Whistleblower Seeks Release of Documents that Demonstrated Contracting Fraud during the War in Iraq
Washington, D.C. July 28, 2014. Today, Mr. Harry Barko, a whistleblower who alleged that defense contractor KBR had engaged in widespread fraud during the War in Iraq, requested the full U.S. Court of Appeals for the District of Columbia Circuit to review a major court ruling that impacts the integrity of corporate compliance programs nation-wide.
In the case, In re: Kellogg Brown & Root, Inc., et al, a three-judge panel of the Court ruled that corporations could keep internal corporate compliance records secret under the attorney-client privilege, even though the documents demonstrated widespread defense contracting fraud. The documents in question contained direct evidence of bid-rigging, conflicts of interest, and overcharging the U.S. Government by KBR during the Iraq War.
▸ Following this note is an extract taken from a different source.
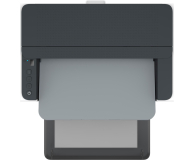 HP LaserJet Tank 1504w - 1091186 - zdjęcie 4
A federal district court judge had ordered the release of the documents finding that the compliance documents were business records and they were not created to obtain legal advice, but the three-judge panel of the appeals court reversed, significantly expanding the ability of corporations to conceal internal compliance documents.
“If the Court’s initial ruling is sustained, companies will be able to use compliance investigations to hide fraud and discredit whistleblowers,” stated Stephen M. Kohn, the KKC Partner and one of the attorneys for the whistleblower who had requested that the documents be released.